(Task requirements) Include the line containing "Is (473,217), when" and every line after it up to the end of the material below; reproduce them exactly and drop the pictures.

(Rows)
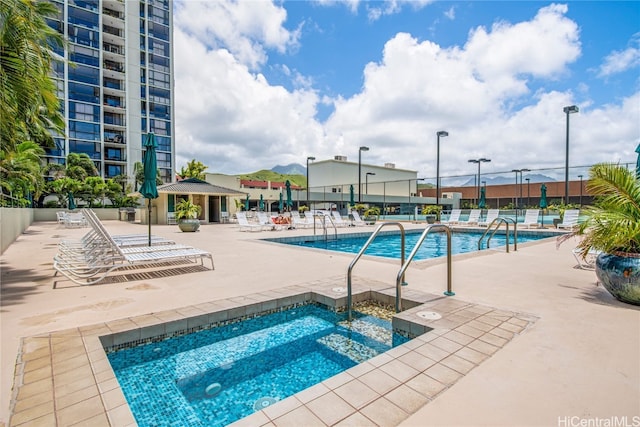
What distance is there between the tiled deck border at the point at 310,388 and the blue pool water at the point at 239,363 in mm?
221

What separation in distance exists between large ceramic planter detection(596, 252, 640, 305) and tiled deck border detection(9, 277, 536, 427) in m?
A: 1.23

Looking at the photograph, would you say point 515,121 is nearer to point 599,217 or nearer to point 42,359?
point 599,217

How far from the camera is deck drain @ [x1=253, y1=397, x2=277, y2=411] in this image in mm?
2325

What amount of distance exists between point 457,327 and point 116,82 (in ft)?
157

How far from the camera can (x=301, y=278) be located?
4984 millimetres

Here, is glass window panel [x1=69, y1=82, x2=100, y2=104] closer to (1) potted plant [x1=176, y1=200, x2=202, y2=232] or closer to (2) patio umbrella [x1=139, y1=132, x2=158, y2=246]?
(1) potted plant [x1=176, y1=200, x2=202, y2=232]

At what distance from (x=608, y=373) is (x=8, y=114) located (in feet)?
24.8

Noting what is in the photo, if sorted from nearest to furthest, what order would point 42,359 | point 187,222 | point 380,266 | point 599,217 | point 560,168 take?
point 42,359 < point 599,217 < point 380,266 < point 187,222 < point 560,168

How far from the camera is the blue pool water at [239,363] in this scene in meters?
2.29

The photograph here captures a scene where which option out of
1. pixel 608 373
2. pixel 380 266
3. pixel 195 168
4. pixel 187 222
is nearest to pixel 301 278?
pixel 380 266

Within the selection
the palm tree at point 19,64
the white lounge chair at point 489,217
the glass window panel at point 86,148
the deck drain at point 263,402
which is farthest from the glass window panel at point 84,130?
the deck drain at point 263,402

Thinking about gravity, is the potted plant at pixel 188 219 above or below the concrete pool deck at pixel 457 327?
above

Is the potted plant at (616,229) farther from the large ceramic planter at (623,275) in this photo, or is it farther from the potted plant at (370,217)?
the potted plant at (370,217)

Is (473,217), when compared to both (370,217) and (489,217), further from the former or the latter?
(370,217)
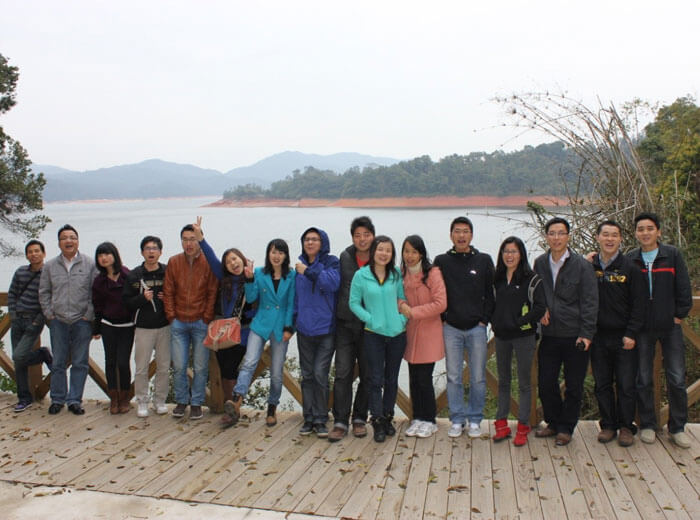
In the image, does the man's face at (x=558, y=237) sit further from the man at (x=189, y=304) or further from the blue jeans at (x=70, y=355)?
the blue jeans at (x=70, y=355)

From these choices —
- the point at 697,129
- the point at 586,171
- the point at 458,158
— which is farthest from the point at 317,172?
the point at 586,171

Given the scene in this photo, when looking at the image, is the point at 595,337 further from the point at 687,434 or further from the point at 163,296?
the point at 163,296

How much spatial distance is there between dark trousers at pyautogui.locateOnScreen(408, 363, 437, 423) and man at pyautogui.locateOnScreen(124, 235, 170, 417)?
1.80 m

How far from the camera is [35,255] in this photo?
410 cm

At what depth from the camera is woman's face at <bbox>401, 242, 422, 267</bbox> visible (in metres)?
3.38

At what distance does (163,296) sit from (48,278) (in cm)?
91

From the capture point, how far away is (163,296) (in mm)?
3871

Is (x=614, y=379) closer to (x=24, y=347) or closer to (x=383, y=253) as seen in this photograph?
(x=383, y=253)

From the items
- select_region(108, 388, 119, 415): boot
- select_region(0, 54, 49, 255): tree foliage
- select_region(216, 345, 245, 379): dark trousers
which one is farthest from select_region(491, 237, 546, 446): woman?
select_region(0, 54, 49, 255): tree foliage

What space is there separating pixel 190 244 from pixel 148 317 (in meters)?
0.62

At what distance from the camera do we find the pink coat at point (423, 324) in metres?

(Reply to the exercise)
Is (473,217), when compared to both (370,217) and (489,217), further from the former or the latter?
(370,217)
In the image, does the man's face at (x=558, y=237) sit further from the man at (x=189, y=304) or further from the blue jeans at (x=70, y=355)?
the blue jeans at (x=70, y=355)

From these choices —
- the point at 697,129
- the point at 586,171
- the point at 458,158
— which is farthest from the point at 317,172?
the point at 586,171

Given the scene in this photo, when looking at the image, is the point at 595,337 further from the point at 687,434 or further from the point at 163,296?
the point at 163,296

How much spatial distance is there between dark trousers at pyautogui.locateOnScreen(408, 363, 437, 423) and man at pyautogui.locateOnScreen(124, 235, 170, 417)?
1.80 m

How far from the camera is [35,255] in this photo?
410 cm

At what depth from the camera is woman's face at <bbox>401, 242, 422, 267</bbox> visible (in metres)?
3.38

At what distance does (163,296) sit from (48,278) (in cm)?
91

From the capture point, how far away is (163,296) (in mm)?
3871

Is (x=614, y=379) closer to (x=24, y=347) or closer to (x=383, y=253) as seen in this photograph?
(x=383, y=253)

From the items
- select_region(108, 388, 119, 415): boot
- select_region(0, 54, 49, 255): tree foliage
- select_region(216, 345, 245, 379): dark trousers
which one is farthest from select_region(491, 237, 546, 446): woman?
select_region(0, 54, 49, 255): tree foliage

What space is there separating pixel 190 244 from pixel 148 317 (in meters)?
0.62

At what distance from the camera do we find the pink coat at point (423, 324) in metres?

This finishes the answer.